介護施設で働く女性従業員にとって、育児と仕事が両立できる労働環境が必要であるかと思いますので、労働基準法(以下、「法」)が定める女性の権利規定のうち出産・育児等に関する制度を見直してみます。

 まず、女性は出産の前後において休暇をとることができます。産前の休業については、出産予定日の6週間前から(双子以上の場合は14週間前)、女性が休業を請求した場合、使用者は就業させてはなりません(法65条1項)。一方、産後の休業については、出産の翌日から8週間経過するまでは、女性の請求がない場合でも、使用者は就業させてはなりません。ただし産後6週間を過ぎた後、女性が請求し、医師が認めた業務については就業させても差し支えありません(法65条2項)。ただし、一般的には、産後については、育児・介護休業法に基づき、最長で2年の育児休業が取得されることが多くなっていると思われます。

 次に、業務の内容についてですが、妊娠中の女性が希望した場合、使用者は負担のかからないような業務に変更しなければなりません(法65条3項)。なお、業務の内容については、原則として女性が請求した業務に変更すべきと考えられています。

 また、労働時間についてですが、たとえ使用者が変形労働時間制を採用していても、妊娠した女性が請求した場合には、使用者は1日8時間、1週間40時間を超えて労働させてはならず、三六協定による時間外・休日労働もさせてはなりません(法66条)。また、妊娠した女性が請求した場合には、使用者は深夜労働をさせてはいけません。

 さらに、解雇についてですが、産前休業から産後休業中、及び産後休業後30日間は解雇してはなりません(法19条)。

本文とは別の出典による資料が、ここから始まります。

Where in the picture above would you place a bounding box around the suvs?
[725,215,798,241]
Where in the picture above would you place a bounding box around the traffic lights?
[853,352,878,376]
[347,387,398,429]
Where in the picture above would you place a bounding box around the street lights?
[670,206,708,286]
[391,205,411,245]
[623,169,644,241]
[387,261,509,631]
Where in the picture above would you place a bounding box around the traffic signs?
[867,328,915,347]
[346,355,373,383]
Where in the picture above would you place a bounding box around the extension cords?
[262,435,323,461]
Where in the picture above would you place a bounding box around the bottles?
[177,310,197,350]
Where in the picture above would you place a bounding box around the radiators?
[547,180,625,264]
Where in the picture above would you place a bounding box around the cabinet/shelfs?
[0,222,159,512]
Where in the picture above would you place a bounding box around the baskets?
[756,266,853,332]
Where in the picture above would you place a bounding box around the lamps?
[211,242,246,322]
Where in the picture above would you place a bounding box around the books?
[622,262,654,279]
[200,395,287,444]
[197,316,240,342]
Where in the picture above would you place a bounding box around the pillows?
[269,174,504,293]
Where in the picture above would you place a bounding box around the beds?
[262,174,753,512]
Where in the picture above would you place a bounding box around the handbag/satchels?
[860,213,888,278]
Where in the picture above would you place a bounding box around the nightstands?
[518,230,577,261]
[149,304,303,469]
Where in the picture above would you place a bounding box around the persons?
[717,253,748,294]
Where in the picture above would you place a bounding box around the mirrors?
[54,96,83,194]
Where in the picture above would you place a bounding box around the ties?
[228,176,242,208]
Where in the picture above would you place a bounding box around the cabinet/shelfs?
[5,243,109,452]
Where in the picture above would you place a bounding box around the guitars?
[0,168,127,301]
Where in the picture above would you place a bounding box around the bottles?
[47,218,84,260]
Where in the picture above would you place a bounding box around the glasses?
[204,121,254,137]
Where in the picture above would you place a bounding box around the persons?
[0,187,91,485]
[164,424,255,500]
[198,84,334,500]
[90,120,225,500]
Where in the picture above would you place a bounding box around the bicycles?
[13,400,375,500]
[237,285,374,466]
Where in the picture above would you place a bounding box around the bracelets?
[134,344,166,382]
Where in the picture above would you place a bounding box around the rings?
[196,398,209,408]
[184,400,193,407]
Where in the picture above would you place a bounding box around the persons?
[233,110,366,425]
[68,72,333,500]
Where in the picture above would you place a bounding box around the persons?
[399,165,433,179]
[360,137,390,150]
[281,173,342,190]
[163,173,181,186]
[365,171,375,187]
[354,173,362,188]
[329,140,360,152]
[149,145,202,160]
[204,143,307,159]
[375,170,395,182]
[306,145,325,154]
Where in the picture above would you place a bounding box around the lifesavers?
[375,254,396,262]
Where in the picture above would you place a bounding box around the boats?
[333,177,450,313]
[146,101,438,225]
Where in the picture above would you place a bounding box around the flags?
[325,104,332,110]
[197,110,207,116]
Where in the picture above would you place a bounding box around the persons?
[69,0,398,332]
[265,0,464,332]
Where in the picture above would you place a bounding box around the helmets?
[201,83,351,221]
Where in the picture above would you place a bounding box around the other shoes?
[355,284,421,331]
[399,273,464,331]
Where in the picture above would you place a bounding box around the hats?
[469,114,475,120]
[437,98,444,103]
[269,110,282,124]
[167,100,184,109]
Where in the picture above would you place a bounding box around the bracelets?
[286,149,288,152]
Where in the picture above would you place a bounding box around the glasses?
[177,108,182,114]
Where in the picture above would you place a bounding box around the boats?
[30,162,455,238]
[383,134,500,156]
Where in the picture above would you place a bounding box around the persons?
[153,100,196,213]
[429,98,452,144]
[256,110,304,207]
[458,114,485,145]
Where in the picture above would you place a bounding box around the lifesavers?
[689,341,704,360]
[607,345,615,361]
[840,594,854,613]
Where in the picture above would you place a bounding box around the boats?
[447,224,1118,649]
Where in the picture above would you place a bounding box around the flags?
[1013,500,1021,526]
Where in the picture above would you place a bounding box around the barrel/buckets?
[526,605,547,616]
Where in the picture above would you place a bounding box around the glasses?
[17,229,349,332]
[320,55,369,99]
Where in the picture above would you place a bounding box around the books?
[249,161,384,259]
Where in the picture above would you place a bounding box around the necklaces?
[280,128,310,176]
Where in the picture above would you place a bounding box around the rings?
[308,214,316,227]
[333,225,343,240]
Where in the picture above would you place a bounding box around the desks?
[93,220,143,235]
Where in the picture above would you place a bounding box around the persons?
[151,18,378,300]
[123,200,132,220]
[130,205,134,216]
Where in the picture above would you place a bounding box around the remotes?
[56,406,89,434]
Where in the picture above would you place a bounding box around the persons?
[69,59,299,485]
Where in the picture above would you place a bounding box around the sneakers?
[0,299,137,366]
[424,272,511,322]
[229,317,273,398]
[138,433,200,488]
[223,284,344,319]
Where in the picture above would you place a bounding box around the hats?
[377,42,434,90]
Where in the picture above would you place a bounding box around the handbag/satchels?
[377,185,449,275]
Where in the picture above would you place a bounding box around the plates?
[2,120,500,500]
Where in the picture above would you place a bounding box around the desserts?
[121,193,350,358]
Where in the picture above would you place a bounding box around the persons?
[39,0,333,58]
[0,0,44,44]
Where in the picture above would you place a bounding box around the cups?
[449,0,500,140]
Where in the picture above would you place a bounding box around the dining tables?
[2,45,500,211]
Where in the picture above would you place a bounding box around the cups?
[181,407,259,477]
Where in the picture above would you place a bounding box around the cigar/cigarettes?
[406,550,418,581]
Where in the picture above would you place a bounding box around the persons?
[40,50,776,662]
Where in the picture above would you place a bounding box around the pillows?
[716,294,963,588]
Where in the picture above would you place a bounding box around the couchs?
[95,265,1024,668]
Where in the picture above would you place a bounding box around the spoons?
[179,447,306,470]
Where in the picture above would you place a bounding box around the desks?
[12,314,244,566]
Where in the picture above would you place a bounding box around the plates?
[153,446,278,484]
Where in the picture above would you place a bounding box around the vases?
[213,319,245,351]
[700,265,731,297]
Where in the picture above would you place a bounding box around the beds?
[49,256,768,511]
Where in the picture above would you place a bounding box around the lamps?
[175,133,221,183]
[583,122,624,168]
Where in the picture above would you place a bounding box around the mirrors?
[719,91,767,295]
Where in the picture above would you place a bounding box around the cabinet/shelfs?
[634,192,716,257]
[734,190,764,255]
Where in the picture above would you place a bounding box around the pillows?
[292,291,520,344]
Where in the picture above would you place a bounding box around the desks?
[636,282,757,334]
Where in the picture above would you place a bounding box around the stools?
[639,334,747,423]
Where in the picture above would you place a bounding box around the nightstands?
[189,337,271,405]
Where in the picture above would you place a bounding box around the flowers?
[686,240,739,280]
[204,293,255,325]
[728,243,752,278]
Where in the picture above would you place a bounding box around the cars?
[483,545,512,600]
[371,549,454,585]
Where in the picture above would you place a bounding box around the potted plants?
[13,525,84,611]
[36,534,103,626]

 そして、以上の諸規定に違反して女性を就業させた場合、使用者は6ヶ月以下の懲役又は30万円以下の刑罰に処せられます(法119条)。

 労働基準法だけでも以上のような規定が存在するほか、育児介護休業法に基づく育児休業制度など女性が利用することが多い法制度も存在しますので、社内制度の構策や準備を怠らないように心がけましょう。